* The records
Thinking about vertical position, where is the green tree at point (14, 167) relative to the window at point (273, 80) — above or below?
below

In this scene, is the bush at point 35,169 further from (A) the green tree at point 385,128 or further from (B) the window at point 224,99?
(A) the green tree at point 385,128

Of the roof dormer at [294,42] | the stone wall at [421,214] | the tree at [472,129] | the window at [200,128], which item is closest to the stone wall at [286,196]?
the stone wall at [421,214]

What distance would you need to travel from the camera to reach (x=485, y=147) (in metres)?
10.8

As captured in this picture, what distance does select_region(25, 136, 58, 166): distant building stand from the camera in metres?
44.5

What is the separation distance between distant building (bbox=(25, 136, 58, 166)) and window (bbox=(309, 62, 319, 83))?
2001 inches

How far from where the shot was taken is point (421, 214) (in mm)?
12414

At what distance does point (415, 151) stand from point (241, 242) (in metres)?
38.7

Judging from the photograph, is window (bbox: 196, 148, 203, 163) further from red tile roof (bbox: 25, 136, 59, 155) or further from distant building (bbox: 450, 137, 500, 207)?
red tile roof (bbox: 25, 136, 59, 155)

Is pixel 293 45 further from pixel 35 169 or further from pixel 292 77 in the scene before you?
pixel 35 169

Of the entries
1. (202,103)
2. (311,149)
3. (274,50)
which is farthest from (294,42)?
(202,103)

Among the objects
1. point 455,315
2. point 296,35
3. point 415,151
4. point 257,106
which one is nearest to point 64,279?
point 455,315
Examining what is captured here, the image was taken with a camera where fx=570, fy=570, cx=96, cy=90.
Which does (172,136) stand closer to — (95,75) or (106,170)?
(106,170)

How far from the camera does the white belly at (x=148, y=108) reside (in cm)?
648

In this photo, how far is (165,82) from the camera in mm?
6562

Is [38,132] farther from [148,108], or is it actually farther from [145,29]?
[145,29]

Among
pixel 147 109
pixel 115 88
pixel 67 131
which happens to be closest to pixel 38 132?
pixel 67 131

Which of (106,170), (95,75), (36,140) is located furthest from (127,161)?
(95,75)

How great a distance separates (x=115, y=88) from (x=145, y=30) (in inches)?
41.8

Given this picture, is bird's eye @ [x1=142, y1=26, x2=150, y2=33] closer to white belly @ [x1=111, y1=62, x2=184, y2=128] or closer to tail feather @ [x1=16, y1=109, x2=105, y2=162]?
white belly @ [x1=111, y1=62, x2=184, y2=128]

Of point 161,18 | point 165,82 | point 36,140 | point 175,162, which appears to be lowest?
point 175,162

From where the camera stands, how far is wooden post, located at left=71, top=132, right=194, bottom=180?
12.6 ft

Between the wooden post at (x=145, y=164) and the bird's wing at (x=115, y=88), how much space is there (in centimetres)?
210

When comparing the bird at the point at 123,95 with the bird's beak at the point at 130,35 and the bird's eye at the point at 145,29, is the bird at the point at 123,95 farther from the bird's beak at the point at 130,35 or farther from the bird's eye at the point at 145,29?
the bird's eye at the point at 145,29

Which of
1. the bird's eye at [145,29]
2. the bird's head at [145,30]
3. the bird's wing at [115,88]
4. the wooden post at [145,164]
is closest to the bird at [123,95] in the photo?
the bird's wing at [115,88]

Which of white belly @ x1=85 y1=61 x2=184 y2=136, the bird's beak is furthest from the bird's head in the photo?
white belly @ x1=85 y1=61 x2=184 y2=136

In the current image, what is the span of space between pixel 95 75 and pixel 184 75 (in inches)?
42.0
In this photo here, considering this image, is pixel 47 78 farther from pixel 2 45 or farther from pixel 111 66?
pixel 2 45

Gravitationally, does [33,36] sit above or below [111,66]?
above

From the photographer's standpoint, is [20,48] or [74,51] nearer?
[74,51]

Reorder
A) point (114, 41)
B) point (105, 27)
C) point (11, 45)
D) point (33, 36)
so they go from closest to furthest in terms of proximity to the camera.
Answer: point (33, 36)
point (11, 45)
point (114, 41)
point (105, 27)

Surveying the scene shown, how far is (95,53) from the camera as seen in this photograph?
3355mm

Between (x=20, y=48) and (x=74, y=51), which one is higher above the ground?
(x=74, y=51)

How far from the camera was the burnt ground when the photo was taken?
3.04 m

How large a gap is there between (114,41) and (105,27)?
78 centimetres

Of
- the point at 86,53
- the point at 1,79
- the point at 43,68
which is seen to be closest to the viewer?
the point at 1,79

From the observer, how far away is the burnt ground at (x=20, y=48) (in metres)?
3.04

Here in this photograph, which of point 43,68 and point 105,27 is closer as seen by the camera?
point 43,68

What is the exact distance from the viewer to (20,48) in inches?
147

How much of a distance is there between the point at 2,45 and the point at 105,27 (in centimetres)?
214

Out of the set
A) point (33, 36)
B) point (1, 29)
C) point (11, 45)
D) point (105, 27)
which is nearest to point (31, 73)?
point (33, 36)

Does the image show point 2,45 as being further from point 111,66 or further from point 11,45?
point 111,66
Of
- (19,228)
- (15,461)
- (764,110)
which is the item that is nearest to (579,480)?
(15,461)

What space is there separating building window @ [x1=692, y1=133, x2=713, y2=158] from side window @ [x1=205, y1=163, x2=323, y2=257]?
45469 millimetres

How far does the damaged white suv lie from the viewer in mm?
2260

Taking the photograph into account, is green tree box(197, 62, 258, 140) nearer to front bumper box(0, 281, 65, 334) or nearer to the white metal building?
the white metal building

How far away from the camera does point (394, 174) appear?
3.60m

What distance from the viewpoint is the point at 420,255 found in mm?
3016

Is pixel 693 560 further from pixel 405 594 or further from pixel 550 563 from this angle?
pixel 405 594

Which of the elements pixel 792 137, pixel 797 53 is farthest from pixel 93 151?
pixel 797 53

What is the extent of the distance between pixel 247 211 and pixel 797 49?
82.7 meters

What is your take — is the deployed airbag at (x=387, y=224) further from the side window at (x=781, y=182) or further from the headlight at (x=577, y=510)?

* Task details
Reproduce all of the lines above verbatim, from the first line through the last, with no changes.

* The reply
Thinking about vertical position, where is the green tree at point (14, 167) relative to the window at point (273, 80) — above or below?
below

In this scene, is the bush at point 35,169 further from (A) the green tree at point 385,128 or further from (B) the window at point 224,99?
(A) the green tree at point 385,128

Of the roof dormer at [294,42] | the stone wall at [421,214] | the tree at [472,129] | the window at [200,128], which item is closest to the stone wall at [286,196]?
the stone wall at [421,214]

What distance would you need to travel from the camera to reach (x=485, y=147) (in metres)?
10.8

As captured in this picture, what distance does select_region(25, 136, 58, 166): distant building stand from the camera in metres?
44.5

What is the separation distance between distant building (bbox=(25, 136, 58, 166)) and window (bbox=(309, 62, 319, 83))?
2001 inches

How far from where the shot was taken is point (421, 214) (in mm)?
12414

At what distance does point (415, 151) stand from point (241, 242) (in metres)?
38.7

Judging from the photograph, is window (bbox: 196, 148, 203, 163) further from red tile roof (bbox: 25, 136, 59, 155) or further from distant building (bbox: 450, 137, 500, 207)?
red tile roof (bbox: 25, 136, 59, 155)

Is pixel 293 45 further from pixel 35 169 or further from pixel 292 77 in the scene before you?
pixel 35 169

Of the entries
1. (202,103)
2. (311,149)
3. (274,50)
which is farthest from (294,42)?
(202,103)

Among the objects
1. point 455,315
2. point 296,35
3. point 415,151
4. point 257,106
which one is nearest to point 64,279?
point 455,315
Examining what is captured here, the image was taken with a camera where fx=570, fy=570, cx=96, cy=90.
Which does (172,136) stand closer to — (95,75) or (106,170)?
(106,170)

How far from the camera does the white belly at (x=148, y=108) reside (in cm)?
648

In this photo, how far is (165,82) from the camera in mm?
6562

Is [38,132] farther from [148,108], or is it actually farther from [145,29]?
[145,29]

Among
pixel 147 109
pixel 115 88
pixel 67 131
which happens to be closest to pixel 38 132?
pixel 67 131

Which of (106,170), (95,75), (36,140) is located furthest from (127,161)?
(95,75)

How great a distance separates (x=115, y=88) from (x=145, y=30) (in inches)?
41.8

Given this picture, is bird's eye @ [x1=142, y1=26, x2=150, y2=33] closer to white belly @ [x1=111, y1=62, x2=184, y2=128] or closer to tail feather @ [x1=16, y1=109, x2=105, y2=162]?
white belly @ [x1=111, y1=62, x2=184, y2=128]

Of point 161,18 | point 165,82 | point 36,140 | point 175,162, which appears to be lowest?
point 175,162

From where the camera stands, how far is wooden post, located at left=71, top=132, right=194, bottom=180?
12.6 ft

Between the wooden post at (x=145, y=164) and the bird's wing at (x=115, y=88), how much space is there (in centimetres)?
210

When comparing the bird at the point at 123,95 with the bird's beak at the point at 130,35 and the bird's eye at the point at 145,29, is the bird at the point at 123,95 farther from the bird's beak at the point at 130,35 or farther from the bird's eye at the point at 145,29?
the bird's eye at the point at 145,29

Which of
1. the bird's eye at [145,29]
2. the bird's head at [145,30]
3. the bird's wing at [115,88]
4. the wooden post at [145,164]
is closest to the bird at [123,95] in the photo?
the bird's wing at [115,88]

Which of white belly @ x1=85 y1=61 x2=184 y2=136, the bird's beak is furthest from the bird's head in the photo?
white belly @ x1=85 y1=61 x2=184 y2=136

In the current image, what is the span of space between pixel 95 75 and pixel 184 75 (in inches)?
42.0
In this photo here, considering this image, is pixel 47 78 farther from pixel 2 45 or farther from pixel 111 66?
pixel 2 45

Gravitationally, does [33,36] sit above or below [111,66]?
above

From the photographer's standpoint, is [20,48] or [74,51] nearer?
[74,51]

Reorder
A) point (114, 41)
B) point (105, 27)
C) point (11, 45)
D) point (33, 36)
so they go from closest to furthest in terms of proximity to the camera.
Answer: point (33, 36)
point (11, 45)
point (114, 41)
point (105, 27)

Surveying the scene shown, how far is (95,53) from the camera as seen in this photograph?
3355mm

Between (x=20, y=48) and (x=74, y=51), which one is higher above the ground?
(x=74, y=51)

How far from the camera was the burnt ground when the photo was taken?
3.04 m

How large a gap is there between (114,41) and (105,27)?
78 centimetres

Of
- the point at 86,53
- the point at 1,79
- the point at 43,68
which is seen to be closest to the viewer?
the point at 1,79

From the observer, how far away is the burnt ground at (x=20, y=48) (in metres)?
3.04

Here in this photograph, which of point 43,68 and point 105,27 is closer as seen by the camera?
point 43,68

What is the exact distance from the viewer to (20,48) in inches?
147

How much of a distance is there between the point at 2,45 and the point at 105,27 (in centimetres)?
214

Out of the set
A) point (33, 36)
B) point (1, 29)
C) point (11, 45)
D) point (105, 27)
which is nearest to point (31, 73)?
point (33, 36)

Does the image show point 2,45 as being further from point 111,66 or further from point 11,45?
point 111,66
Of
- (19,228)
- (15,461)
- (764,110)
which is the item that is nearest to (579,480)?
(15,461)

What space is there separating building window @ [x1=692, y1=133, x2=713, y2=158] from side window @ [x1=205, y1=163, x2=323, y2=257]?
45469 millimetres

How far does the damaged white suv lie from the viewer in mm?
2260

Taking the photograph into account, is green tree box(197, 62, 258, 140) nearer to front bumper box(0, 281, 65, 334) or nearer to the white metal building?
the white metal building

How far away from the camera does point (394, 174) appear?
3.60m

What distance from the viewpoint is the point at 420,255 found in mm?
3016

Is pixel 693 560 further from pixel 405 594 or further from pixel 550 563 from this angle?
pixel 405 594

Which of the elements pixel 792 137, pixel 797 53 is farthest from pixel 93 151?
pixel 797 53

What is the extent of the distance between pixel 247 211 and pixel 797 49?
82.7 meters

What is your take — is the deployed airbag at (x=387, y=224) further from the side window at (x=781, y=182) or further from the headlight at (x=577, y=510)?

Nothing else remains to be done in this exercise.